Wistiki lève 2 millions d'euros et se lance sur le marché B2B

La jeune pousse tricolore va adapter sa technologie de localisation des objets aux chaussures et sacs à main pour plusieurs marques de maroquinerie.

Même à l'étranger, les étourdis ne perdront plus leurs affaires. La start-up parisienne Wistiki, spécialiste des porte-clefs connectés, a levé 2 million d'euros pour se muscler à l'international. Cet argent frais lui permet de démarrer immédiatement la commercialisation au Royaume-Uni et en Allemagne de ses petits objets connectés, qui permettent de localiser le sac à main auquel ils sont par exemple accrochés. Grâce à cette cagnotte, Wistiki veut également renforcer sa présence aux Etats-Unis et au Japon, où elle s'est lancée début 2016. "Les particuliers égarent autant leurs affaires en France qu'à l'étranger ! Cette internationalisation représente pour nous un fort levier de croissance", affirme Bruno Lussato, l'un des trois frères qui a cofondé l'entreprise.

Au premier plan, les trois frères fondateurs de Wistiki Théo, Bruno et Hugo Lussato (de gauche à droite) et le designer du Wist Philippe Starck au second plan. © Wistiki

Wistiki a collecté la moitié de ce montant auprès de gros bonnets du monde des affaires : "le PDG d'Orange Stéphane Richard, le fondateur de Free Xavier Niel ou encore la famille Bouygues nous ont fait confiance", énumère Bruno Lussato. La jeune pousse a su séduire ces businessmen grâce aux centaines de milliers de porte-clefs intelligents qu'elle affirme avoir vendus aux particuliers, mais aussi parce qu'elle veut lancer une offre B2B.

"De nombreuses marques de maroquinerie nous demandent d'intégrer notre technologie à leurs chaussures et sacs à main pour les rendre, pardonnez-moi du néologisme, imperdables", explique l'entrepreneur. Wistiki a déjà signé des accords confidentiels avec plusieurs de ces entreprises. La société travaille également avec des assureurs, qui veulent proposer à leurs clients des contrats moins chers en échange d'un engagement à utiliser le Wist pour ne plus perdre leurs objets de valeur.

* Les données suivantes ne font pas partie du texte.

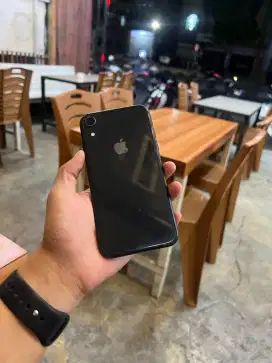 Iphone Xr 64GB BH 87% Lengkap Jaringan Permanen
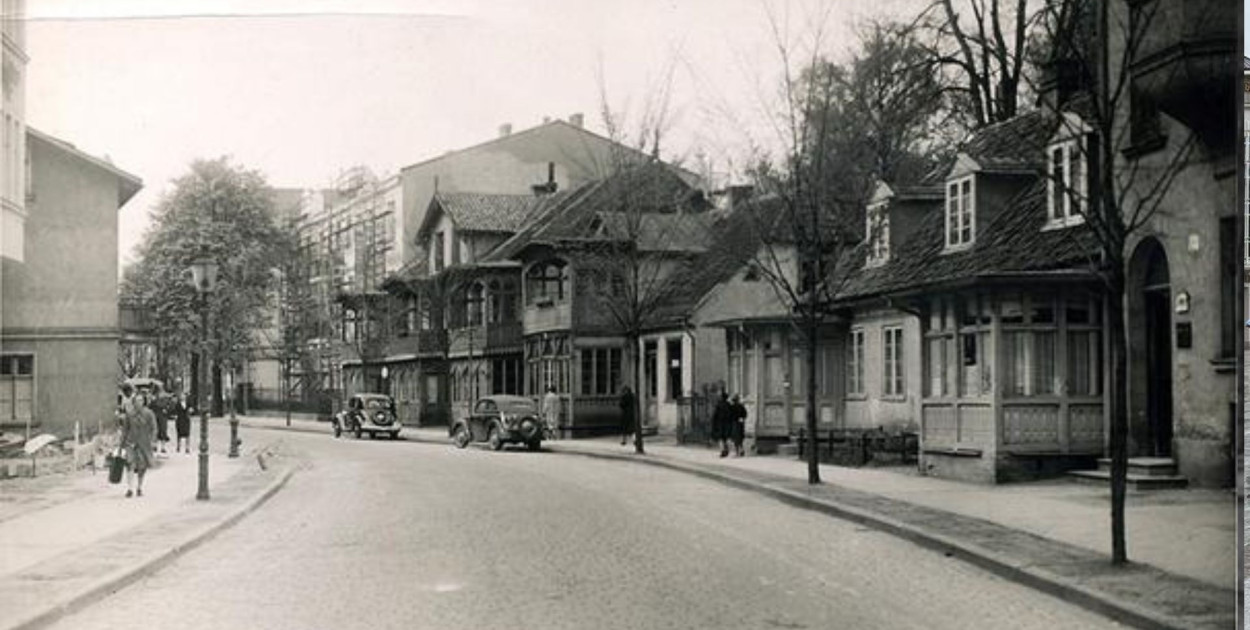 Ul. Grunwaldzka, widok na nie istniejący pensjonaty Dom Polski Wiktora Kulerskiego, zdjęcie ok. 1934 r.  (KC), za: www.dawnysopot.pl.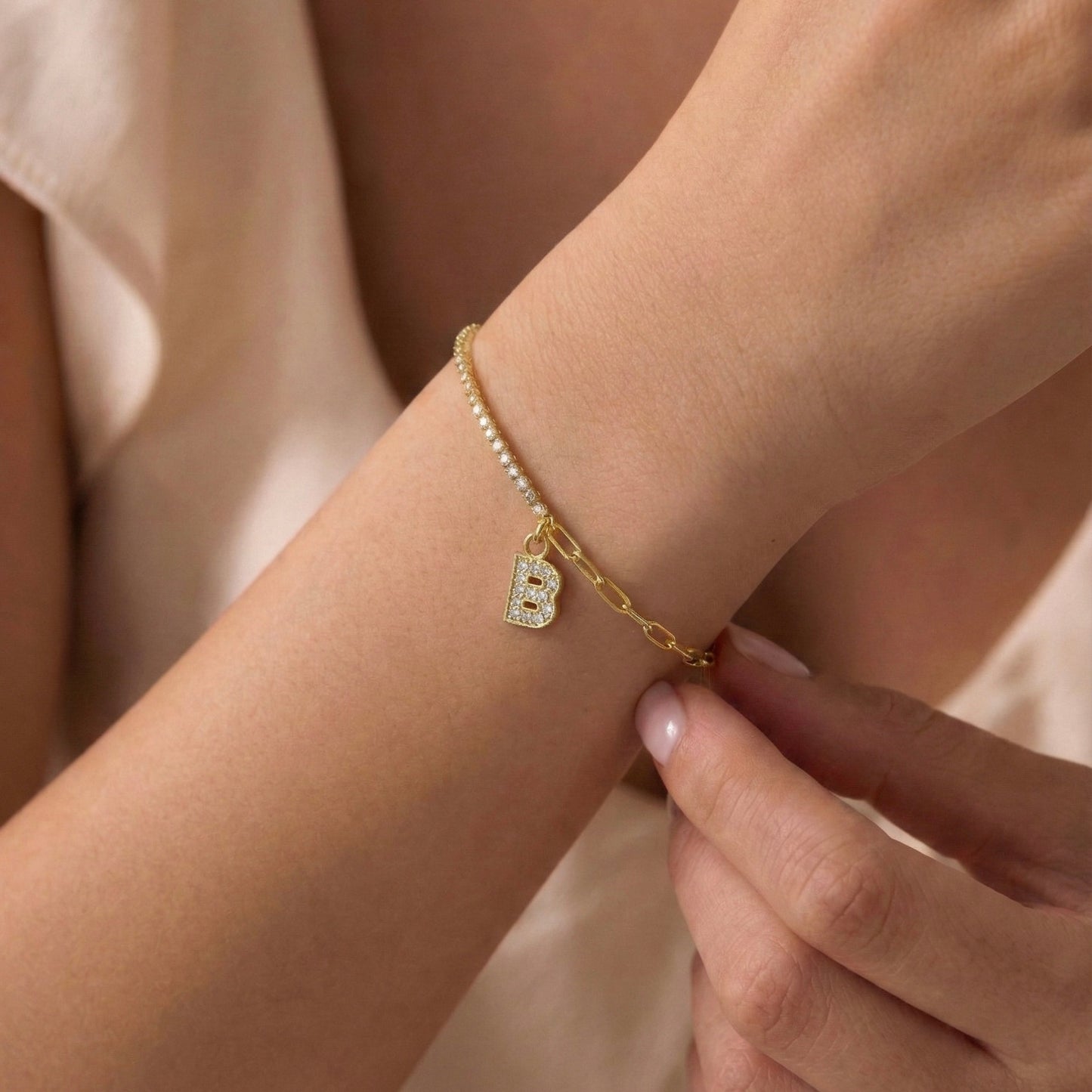 Aura Letter Charm Bileklik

Wistiki a collecté l'autre moitié de ses fonds auprès de particuliers sur le site d'equity crowdfunding Anaxago. Près de 500 personnes ont mis la main au portefeuille. La jeune pousse, créée fin 2013, est une habituée des sites de financement participatif. Pour démarrer la production de son "Wist" à grande échelle, elle avait réalisé une campagne de crowdfunding (en don contre don cette fois-ci) sur le site My Major Company. Elle avait alors collecté 80 000 euros de précommandes de son porte-clefs intelligent.

"Le PDG d'Orange Stéphane Richard, le fondateur de Free Xavier Niel ou encore la famille Bouygues nous ont fait confiance" 

La start-up, qui aurait atteint selon ses fondateurs une valorisation de 30 millions d'euros, dévoilera l'année prochaine une nouvelle technologie de tracking des objets connectés. Aujourd'hui, le Wist communique avec le téléphone de son utilisateur grâce au Bluetooth. Si le smartphone est situé à moins de 100 mètres de l'objet connecté, il peut le situer, mais la précision n'est pas au mètre près. Pour retrouver l'objet perdu, l'utilisateur peut donc faire sonner son porte-clefs. Lorsque le smartphone quitte la zone où le relai Bluetooth fonctionne, il enregistre la dernière position où il a détecté le Wist, pour la transmettre à son utilisateur en cas de besoin. En 2017, la société proposera une gamme de porte-clefs avec une véritable puce GPS, fonctionnant avec les réseaux IoT LoRa ou Sigfox (Wistiki n'a pas encore arrêté son choix). "Ces technologies permettent de réaliser un tracking en temps réel grâce au GPS sans consommer trop de batterie, ce qui était auparavant impossible", explique Bruno Lussato. Ces appareils, un peu plus chers que leurs grands frères connectés en Bluetooth, seront proposés en B2B et en B2C.